Auch Hedge Funds und Private-Equity-Gesellschaften stehen 2009 zahlreiche Veränderungen ins Haus: Der Markt für Hedge Funds wurde im vergangenen Jahr deutlich zu Recht gestutzt. Die Branche verzeichnete ihr schlechtestes Jahr seit 1990. Die Folge wird eine deutliche Marktbereinigung sein. Vor allem kleinere Kunden werden ihre restlichen Vermögen abziehen. Die Krise bringt jedoch auch Chancen: So ist es durchaus möglich, dass Private-Equity-Gesellschaften wieder stärker in den Mittelpunkt der Kreditverhandlungen treten werden. Durch die restriktiveren Kreditvergaberichtlinien wird der Weg für Wagniskapital wieder stärker in den Blickpunkt gerückt. Mezzanine Finanzierungen werden wieder stärkeres Interesse finden. Die Private-Equity-Branche steht noch vor einem deutlichen Umbruch, welcher bereits begonnen hat.[17]

Ausblick

Das Jahr 2009 wird auf jeden Fall spannend. Es bleibt zu hoffen, dass die Talfahrt an den Aktienmärkten ein Ende finden wird und der wirtschaftliche Abschwung an Intensität verliert. Die vorgestellten Fakten sprechen dafür, dass dies durchaus möglich ist. Vor der Frankfurter Börse stehen in Bronze gegossen ein Bär und ein Bulle als Zeichen für das ewige Auf und Ab an der Börse. Hoffen wir, dass der Bulle bald wieder das Zepter übernehmen wird.

 

Autor

Michael Bloss ist Abteilungsdirektor im Wealth Management der Commerzbank AG und Direktor des Europäischen Instituts für Financial Engineering und Derivateforschung (EIFD). Er lehrt als Associate Professor und Director for Derivatives im Masterstudiengang International Finance der Hochschule für Wirtschaft und Umwelt (HfWU) in Nürtingen und unterrichtet als Gastdozent an namhaften Universitäten und Hochschulen. Herr Bloss ist Mitglied des Management Board des Masterstudienganges International Finance (IFMSc) der HfWU.

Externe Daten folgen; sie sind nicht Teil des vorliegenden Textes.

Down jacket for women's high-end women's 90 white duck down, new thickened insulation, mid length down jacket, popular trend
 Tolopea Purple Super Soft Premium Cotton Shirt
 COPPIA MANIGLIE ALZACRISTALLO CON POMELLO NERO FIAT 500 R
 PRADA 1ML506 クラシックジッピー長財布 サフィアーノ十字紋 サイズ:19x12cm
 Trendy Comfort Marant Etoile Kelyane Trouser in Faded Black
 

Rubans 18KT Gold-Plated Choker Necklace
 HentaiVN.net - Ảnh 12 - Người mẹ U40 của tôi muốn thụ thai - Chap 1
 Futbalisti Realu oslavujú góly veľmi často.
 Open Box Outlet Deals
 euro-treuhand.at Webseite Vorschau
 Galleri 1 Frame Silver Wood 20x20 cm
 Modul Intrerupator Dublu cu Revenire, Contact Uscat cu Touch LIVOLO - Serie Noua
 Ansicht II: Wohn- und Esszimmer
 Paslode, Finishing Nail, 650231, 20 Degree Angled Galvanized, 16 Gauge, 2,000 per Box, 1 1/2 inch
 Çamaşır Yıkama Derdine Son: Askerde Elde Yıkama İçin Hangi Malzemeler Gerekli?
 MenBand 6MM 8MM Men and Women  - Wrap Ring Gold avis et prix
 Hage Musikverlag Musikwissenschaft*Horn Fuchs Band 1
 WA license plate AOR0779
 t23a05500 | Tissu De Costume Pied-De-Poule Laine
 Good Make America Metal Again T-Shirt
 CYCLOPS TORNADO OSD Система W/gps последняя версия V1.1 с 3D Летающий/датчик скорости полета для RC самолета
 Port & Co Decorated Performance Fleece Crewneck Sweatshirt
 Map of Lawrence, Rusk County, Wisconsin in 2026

[1] Quelle: Commerzbank AG ZCM Research

[2] Quelle: Markt-Daten.de

[3] Quelle: Commerzbank AG „Die Woche im Fokus" Was machen die Märkte 2009

[4] Quelle: Commerzbank AG ZCM Research

[5] Zentrum für Europäische Wirtschaftsforschung

[6] Das Weihnachtsgeschäft 2008 liefr nach Angaben des Deutschen Einzelhandel Verbands zufrieden stellend.

[7] Quelle: EZB

[8] Quelle: Commerzbank AG ZCM Research

[9] Quelle: UBS, Bloomberg

[10] Quelle: UBS; JP Morgan, Merrill Lynch, Bloomberg

[11] Quelle: UBS, Merrill Lynch, Bloomberg

[12] Commerzbank AG ZCM Research

[13] Quelle: Bloomberg, CRB, OECD, UBS

[14] Quelle: UBS global outlook 2009

[15] Anm.: Zahlungsverzug länger als 30 Kalendertage

[16] Quelle: Commerzbank AG ZCM Research

[17] Vgl. Bloss, Ernst, Häcker, Eil: Von der Subprime-Krise zur Finanzkrise Oldenbourg Vlg.